Les moines (excellents vignerons et œnologues) donneront à ce breuvage l’intitulé de «sang du Christ» et ce dès le XI è siècle…

Bien plus tard, en 1863, le Phylloxéra (un fléau importé d’Amérique) détruira les quatre cinquième du vignoble.

Un porte-greffe importé aussi d’Amérique et résistant au puceron dévastateur sauvera la viticulture mais introduira aussi une autre maladie: le Mildiou… Une grande crise secouera en 1907 le monde des vignerons… Les enjeux de demain se situent au niveau de la qualité de la production mondiale et des options retenues entre vin industriel et vin artisanal…

Il existe plus de 200 cépages différents (variétés de vignes cultivées)»…

La coopérative, ce matin, s’active plus qu’à l’ordinaire…

Les premiers tombereaux livrent leur chargement…

Les grappes noires et bleutés (Grenache) sont déversées et acheminées vers l’égrappoir pour la séparation de leurs grains avant le broyage de ceux-ci…

Un camion livre sur des palettes des sacs de divers composants chimiques qui participeront à l’élaboration du vin, à diverses étapes de la vinification… Il ne s’agit pas ici de vins provenant d’une «agriculture raisonnée limitant les impacts sur l’environnement et optimisant les résultats économiques» ni de l’agriculture biologique ou bio-dynamique à la recherche, toutes deux, de qualités en respectant les écosystèmes naturels…



Je quitte le village pour monter les étages de la vigne qui se perdent dans la garrigue… Le bruit des moteurs de la coopérative qui fonctionne à plein régime s’estompe peu à peu… Je longe la bordure des haies, prélève, au passage, quelques mûres (appelées doucettes)…

Je marche parmi l’ocre et la blancheur des pierres, sur une terre rousse…

Les vignes sont lourdement chargées… Au pourtour du vignoble la trace des sangliers est partout visible… Ce sont des fins connaisseurs… Au sol, gisent les reliefs de leur repas nocturne… Les vignerons se vengeront bientôt…

Ici et là, des rangées d’oliviers rompent l’uniformité de la vigne…

Je rencontre quelques pêchers très isolés…

Sur le sol, sous les chênes kermès, des coquilles d’escargot blanchissent au soleil… Je ramasse celles du zonite, à la forme spiralée et aplatie, particulièrement symbolique…
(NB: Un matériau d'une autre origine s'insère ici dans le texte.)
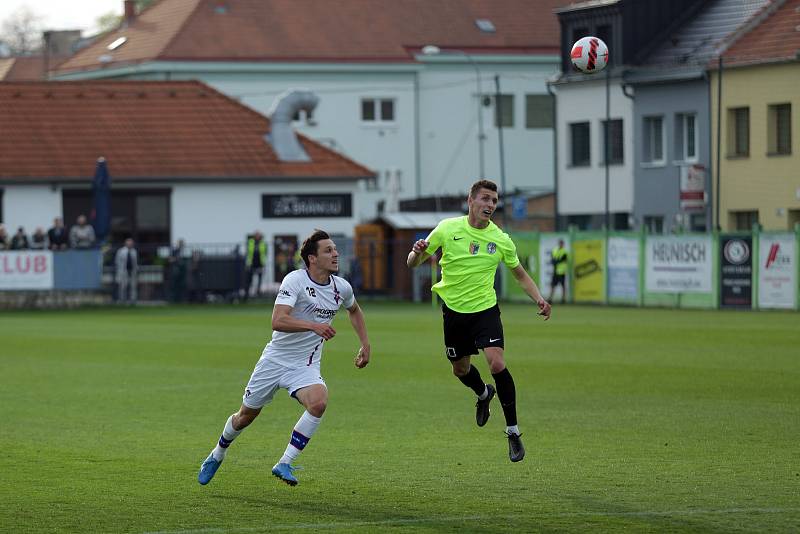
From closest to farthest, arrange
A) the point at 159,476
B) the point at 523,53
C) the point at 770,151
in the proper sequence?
the point at 159,476, the point at 770,151, the point at 523,53

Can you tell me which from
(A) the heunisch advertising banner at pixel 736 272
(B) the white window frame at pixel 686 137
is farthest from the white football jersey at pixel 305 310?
(B) the white window frame at pixel 686 137

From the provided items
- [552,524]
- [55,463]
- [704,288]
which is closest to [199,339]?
[704,288]

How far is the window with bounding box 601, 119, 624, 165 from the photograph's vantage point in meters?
55.9

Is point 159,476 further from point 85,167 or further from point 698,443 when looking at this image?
point 85,167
Je souhaite enchâssée cette «merveille de la nature» dans l’écorce du pin laricios venu de Corse, afin d’en faire un bijoux, un pendentif original…



La végétation alentour est couverte de baies noires, vertes, brunes, bleues, oranges et rouges que je ne peux, pour une grande part, identifier, si ce n’est le fruit du genévrier de Phénicie ou celui du genévrier cade, du genêt «scorpion» encore appelé ici «argelas»,

de l’ arbousier, du chèvrefeuille, de l’églantier, du romarin, des chênes verts (ou yeuses) et du pistachier térébinthe…

Une partie de ces baies est commestible mais beaucoup de celles-ci sont nocives et souvent très toxiques… La garrigue est une vraie pharmacopée…

Le buis a des propriétés laxatives et le thym est un tonique efficace utilisé pour les rhumes et angines (un très bon antiseptique), le genêt sert pour l’hémophilie, la ronce est dépurative, les cades (genévriers) soignent, par l’huile extraite de leur racine, les dermatoses et les salsepareilles agissent pour les problèmes d’urée, la bruyère et la mauve sont diurétiques.

Lorsque le sol n’a pas été dépouillé de ses plantes sauvages la présence des mauves, des euphorbes, du pourpier, est assez fréquente… Les branches des oliviers ploient sous les fruits verts, ce sont des Lucques à la forme caractéristique…

Mais pour les olives comme pour les arbouses, rien ne presse!…



Quelques mûriers épars rappellent les grandes heures de l’élevage du vers à soie (Bombix mori ; insecte délicat s’il en est qui demandait une grande attention et de grands soins mais qui, pour le sericiculteur ou magnagnier, rapportait «gros» pour un temps d’élevage très réduit)…



Dans cette promenade très bucolique, je ne ferais pas la rencontre du lézard vert ocellé, du circaète Jean le Blanc (un rapace friand de serpent dont la fameuse couleuvre de Montpellier)…

Je ne verrais ni capitelles, (abri de pierres encorbellées), ni citron provencale, lequel est un magnifique papilionacé jaune et orange… Je ne débusquerais ni renard, ni sanglier, ni fouine, ni belette…

On ne rencontre pas un scorpion sans quelques réactions de peur… Je ferais, en mon séjour, la découverte de deux spécimens, l’un de couleur jaune (Dans le cirque de Mourèze près du lac du Salagou) et l’autre marron foncé (dans l’évier de la cuisine !)…

Ceux-ci sont totalement inoffensifs… Ouf !…

Il existe une autre espèce appelé scorpion du Languedoc (Buthus Occitanus) de couleur jaune également et dont la piqûre serait très douloureuse mais non mortelle…



Les seules cardabelles (carlines)(chardons) rencontrées, seront celles clouées sur les vieilles portes des granges du village.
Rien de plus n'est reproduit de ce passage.